**RECORDS**
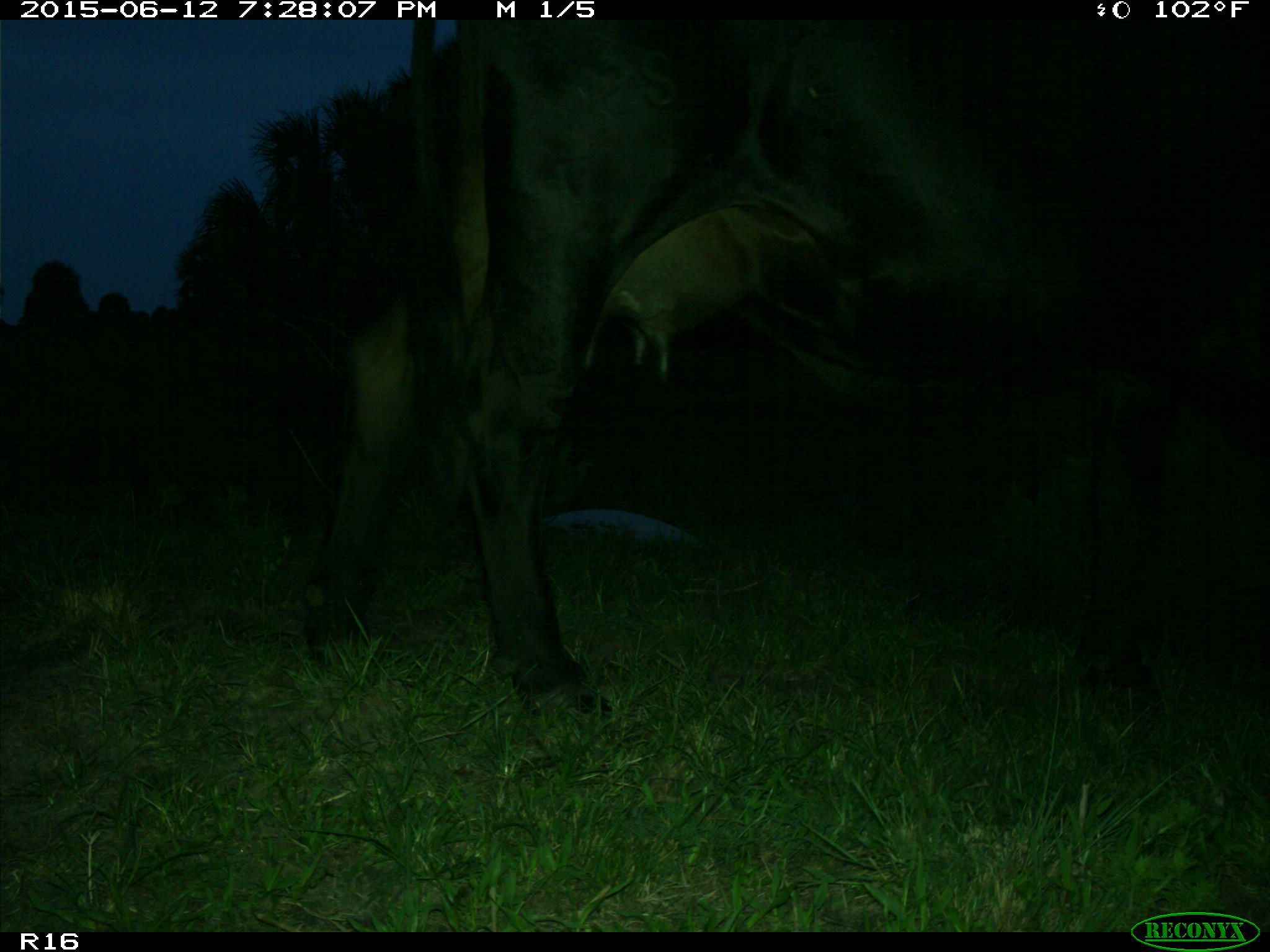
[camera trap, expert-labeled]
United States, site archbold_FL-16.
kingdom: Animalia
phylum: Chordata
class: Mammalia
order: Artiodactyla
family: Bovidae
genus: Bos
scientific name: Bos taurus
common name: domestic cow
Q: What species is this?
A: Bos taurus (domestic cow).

---

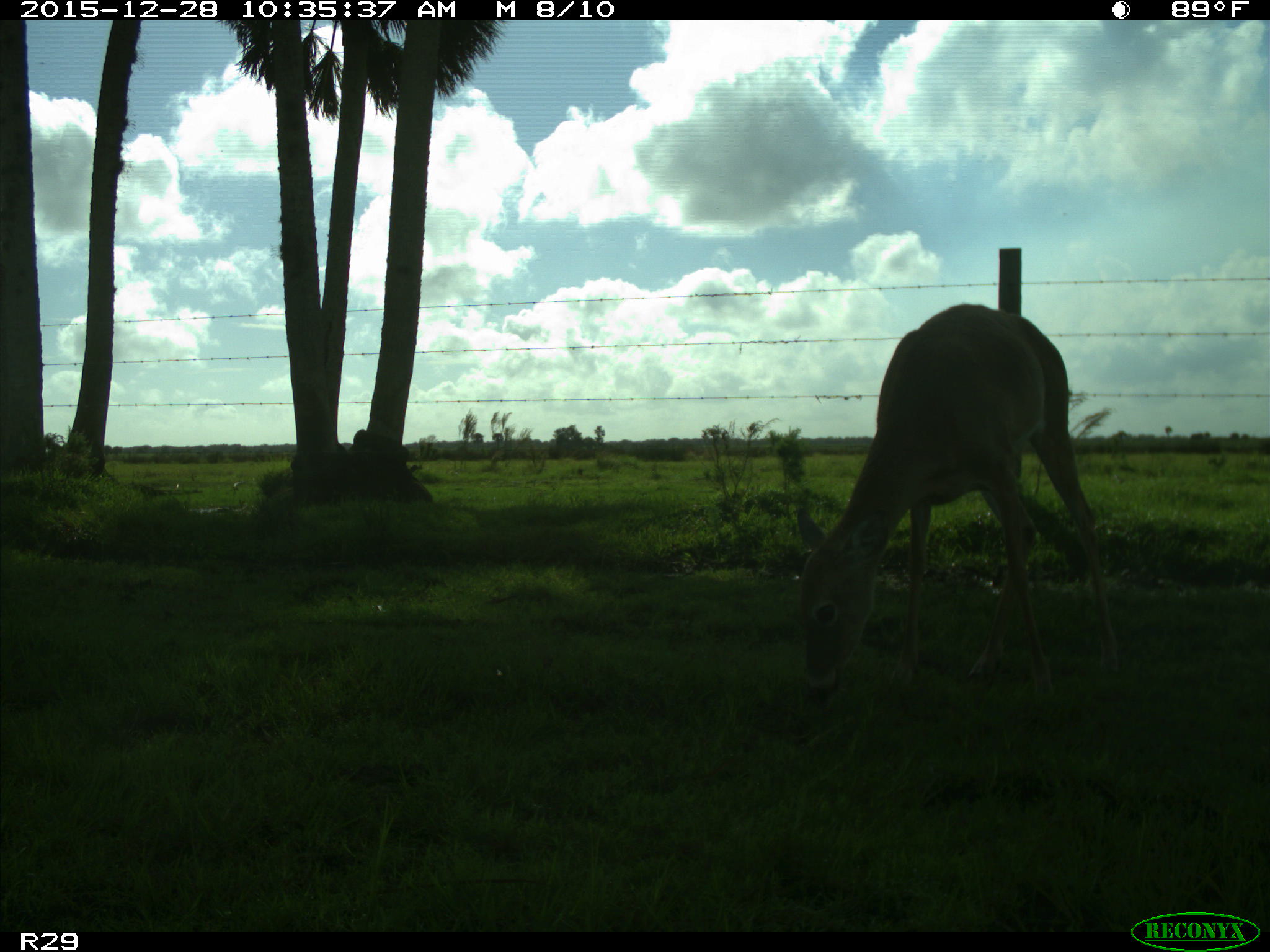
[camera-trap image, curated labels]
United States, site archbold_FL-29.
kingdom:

**TASK INSTRUCTIONS**
Please copy, exactly and with nothing else, the lines above beginning at the line that has "kingdom: Animalia" and ending with the line that has "A: Bos taurus (domestic cow).".

**RESULT OF THE TASK**
kingdom: Animalia
phylum: Chordata
class: Mammalia
order: Artiodactyla
family: Bovidae
genus: Bos
scientific name: Bos taurus
common name: domestic cow
Q: What species is this?
A: Bos taurus (domestic cow).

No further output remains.